| Texte fourni |
--------------------------------------------------

Les peuples d’Iran se soulèvent

Depuis un an un soulèvement contre la théocratie au moins a lieu tous les quatre mois. Il est clair qu’il existe une forte solidarité au sein du peuple iranien. Une solidarité qui se mesure à chaque contestation, à chaque soulèvement, à chaque émeute. On le voit au Khouzestan et à Ispahan, on l’entend dans le rugissement des « mort au dictateur » dans la prison d’Evin ou encore parmi les familles des passagers tuées dans le crash de l’avion ukrainien.

Les réactions à la mort de Baktash Abtin indiquent clairement que la situation a changé. Non seulement la « peur » a changé de front, mais l’idée même de mourir pour la liberté et de se moquer de la mort se répand. C’est ce qui sonne le glas de la théocratie iranienne.

--------------------------------------------------

| Données ci-dessous |
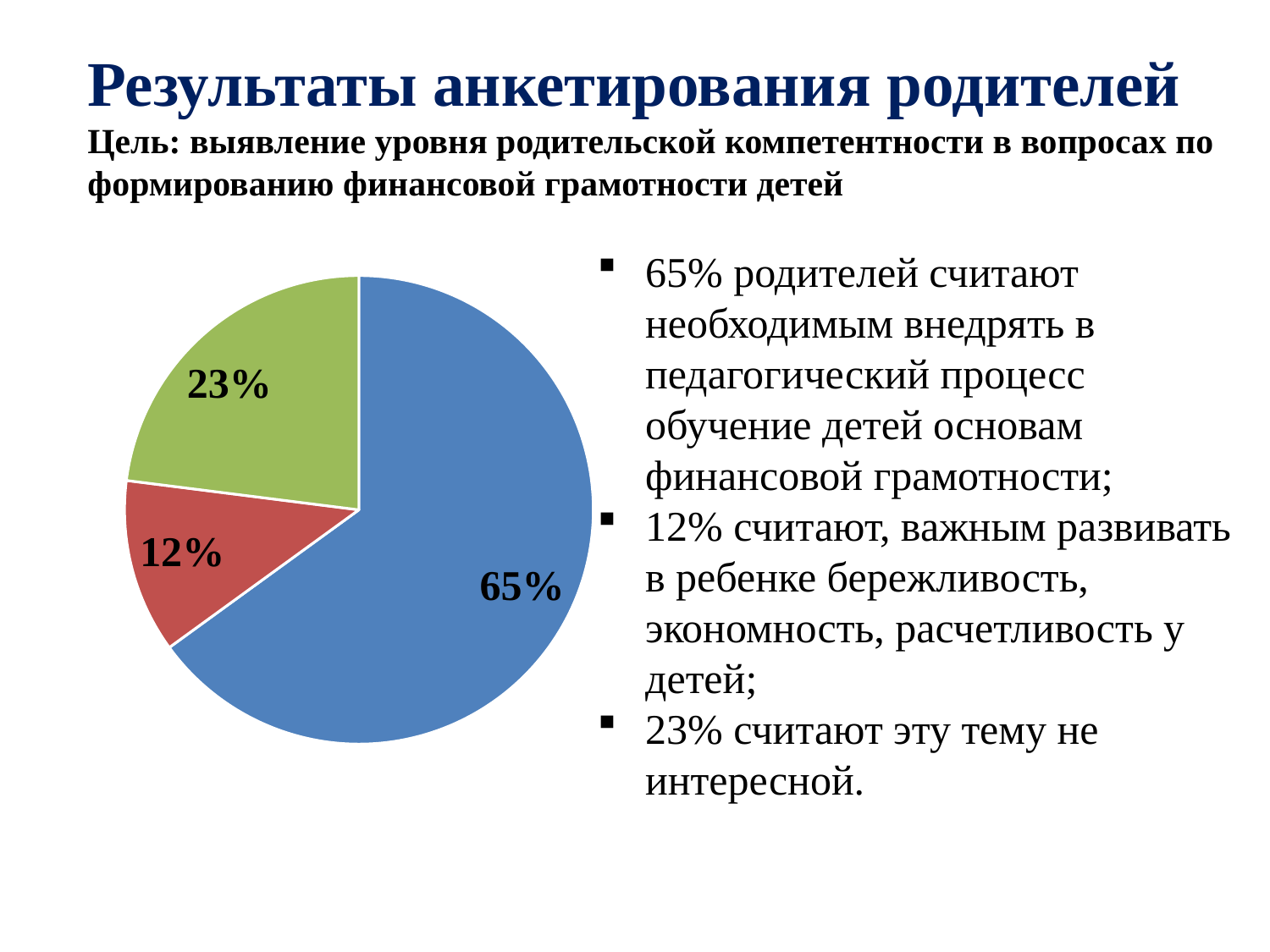
What colour is the largest slice of the pie chart? blue What share of the pie is taken by the slice representing parents who consider the topic not interesting? 23% Which slice of the pie chart is the largest? 65% How many slices does the pie chart have? 3 What is the difference between the largest and smallest slices of the pie chart? 53% What is the difference between the green slice and the red slice of the pie chart? 11% What kind of chart is shown on the slide? pie chart Which is larger in the pie chart, the green slice or the red slice? green slice What value is labelled on the blue slice of the pie chart? 65% Which slice of the pie chart is the smallest? 12% What value is labelled on the red slice of the pie chart? 12% What value is labelled on the green slice of the pie chart? 23%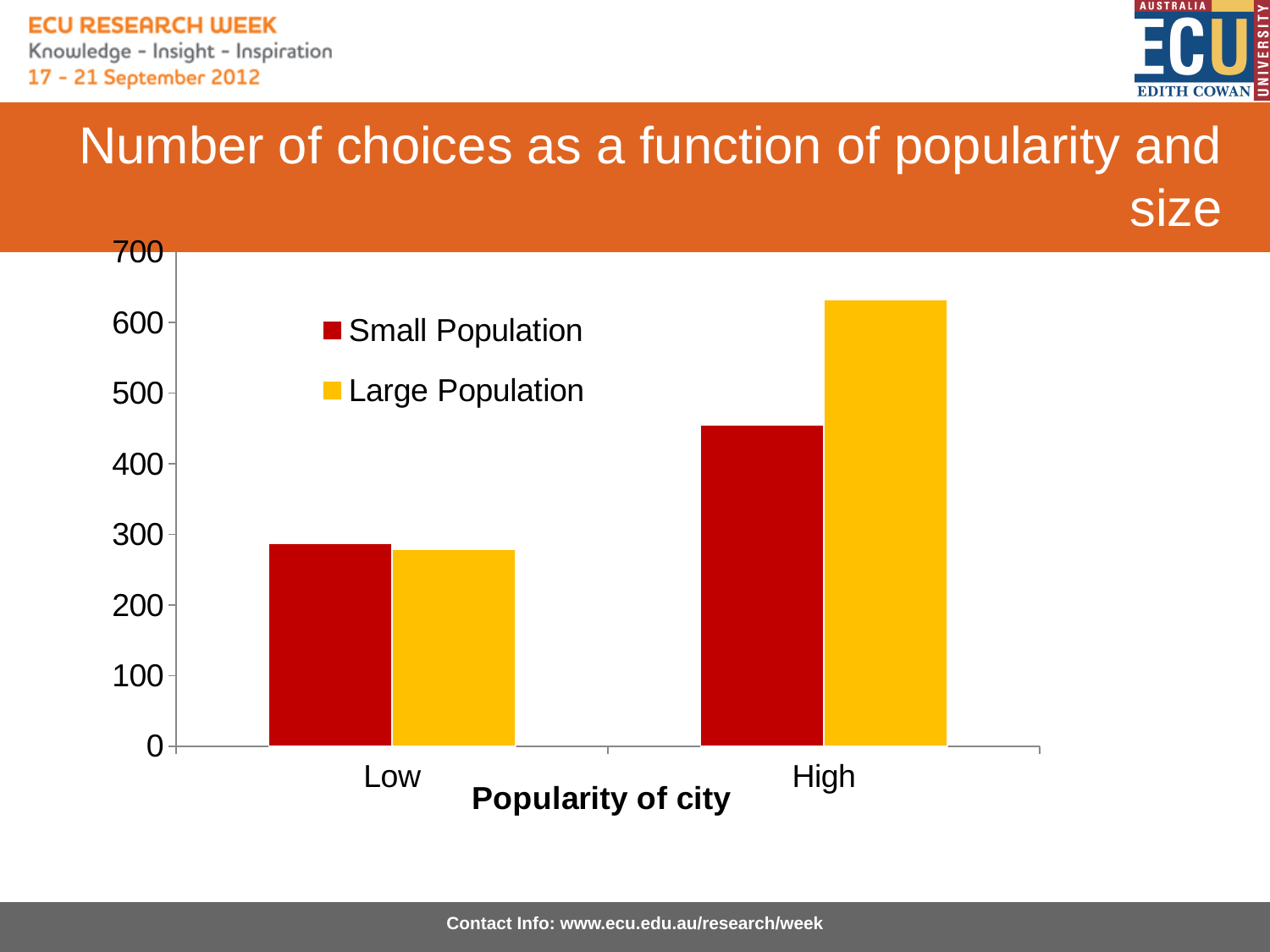
What kind of chart is shown on the slide? bar chart What is the title of the x axis? Popularity of city Is the value for Small Population at High popularity greater or less than 400? greater For the High popularity category, which is larger: Small Population or Large Population? Large Population For the Small Population series, which category has the larger value: Low or High? High Is the value for Large Population at Low popularity greater or less than 300? less Is the value for Large Population at High popularity greater or less than 600? greater Which series has the tallest bar on the chart? Large Population How many series does the legend list? 2 How many categories are shown on the x axis? 2 Do the values for the Large Population series rise or fall from Low to High popularity? rise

--------------------------------------------------

| Consigne |
Comment traduire en anglais cette phrase du texte sur le soulèvement en Iran : « Il est clair qu’il existe une forte solidarité au sein du peuple iranien. » ?

| Résultat de l'exercice |
It is clear that there is strong solidarity among the Iranian people.